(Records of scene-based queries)

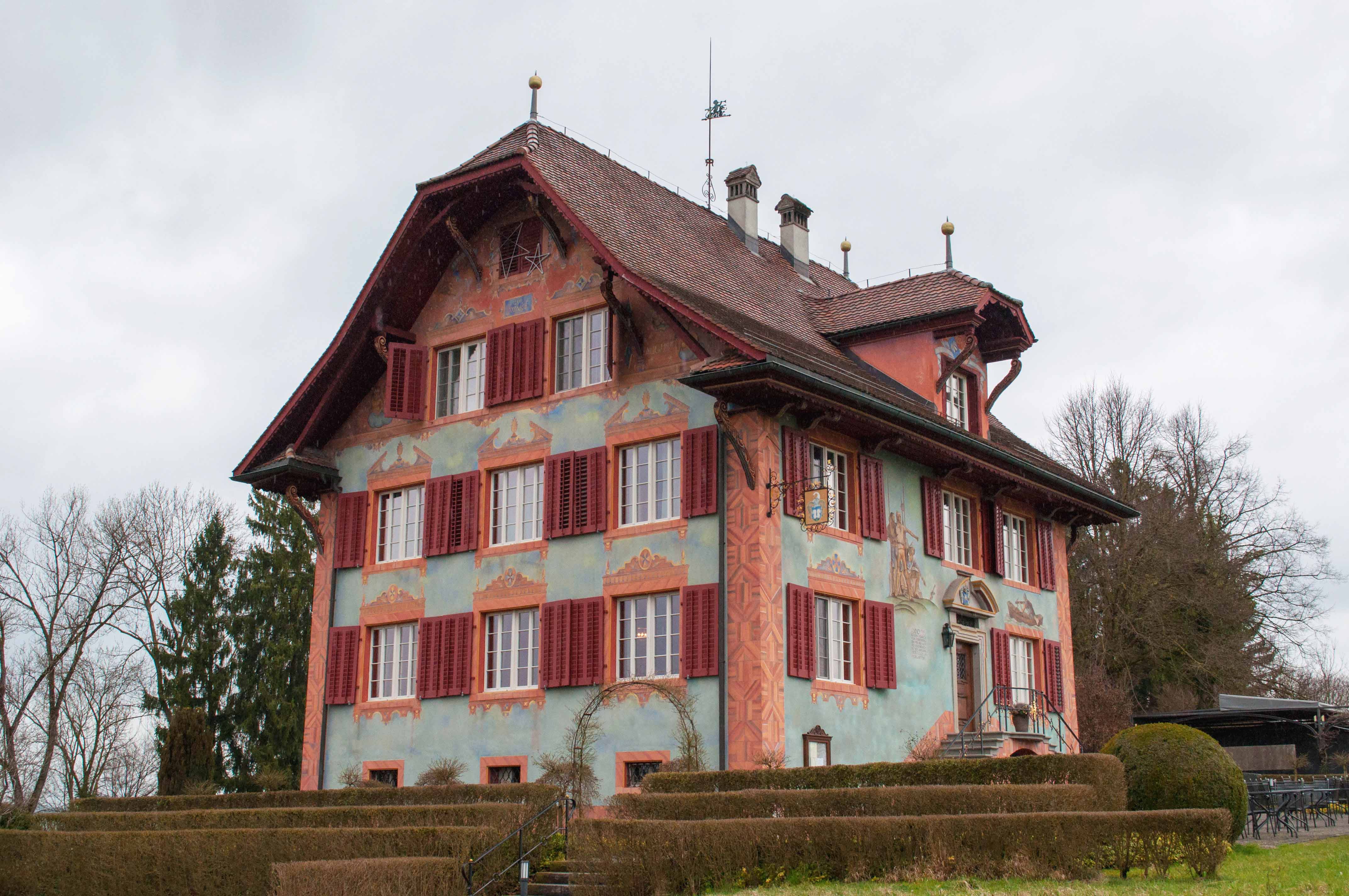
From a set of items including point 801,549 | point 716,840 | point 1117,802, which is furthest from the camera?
point 801,549

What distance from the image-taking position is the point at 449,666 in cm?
2370

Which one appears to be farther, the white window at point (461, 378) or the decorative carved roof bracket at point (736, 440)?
the white window at point (461, 378)

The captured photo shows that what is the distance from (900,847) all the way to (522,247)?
46.7 feet

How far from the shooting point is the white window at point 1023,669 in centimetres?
2561

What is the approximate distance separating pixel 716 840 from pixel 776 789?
2897 mm

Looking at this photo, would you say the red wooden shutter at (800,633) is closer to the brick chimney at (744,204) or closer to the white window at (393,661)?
Result: the white window at (393,661)

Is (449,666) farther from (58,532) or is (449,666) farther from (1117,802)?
(58,532)

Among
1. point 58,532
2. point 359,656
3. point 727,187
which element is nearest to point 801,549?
point 359,656

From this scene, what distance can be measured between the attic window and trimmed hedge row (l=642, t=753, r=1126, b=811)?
10.6 m

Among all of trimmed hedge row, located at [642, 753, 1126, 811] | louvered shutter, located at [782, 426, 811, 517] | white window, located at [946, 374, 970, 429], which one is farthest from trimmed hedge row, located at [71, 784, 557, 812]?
white window, located at [946, 374, 970, 429]

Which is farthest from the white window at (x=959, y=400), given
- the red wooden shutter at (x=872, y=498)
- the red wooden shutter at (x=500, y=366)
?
the red wooden shutter at (x=500, y=366)

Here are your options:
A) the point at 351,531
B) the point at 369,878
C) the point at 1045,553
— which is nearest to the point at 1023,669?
the point at 1045,553

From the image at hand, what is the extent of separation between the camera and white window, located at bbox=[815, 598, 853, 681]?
69.4 ft

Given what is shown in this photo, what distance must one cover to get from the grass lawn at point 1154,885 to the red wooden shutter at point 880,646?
7.11 m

Objective: Please write out the records again from the line containing "From the image at" through the end of the records, keeping every line as it is except that each distance in the answers is offset by 41.

Full solution:
From the image at hand, what is the extent of separation between the camera and white window, located at bbox=[815, 598, 853, 681]?
110.4 ft

Given what is shown in this photo, what distance must one cover to get from the grass lawn at point 1154,885 to the red wooden shutter at point 880,646?
48.11 m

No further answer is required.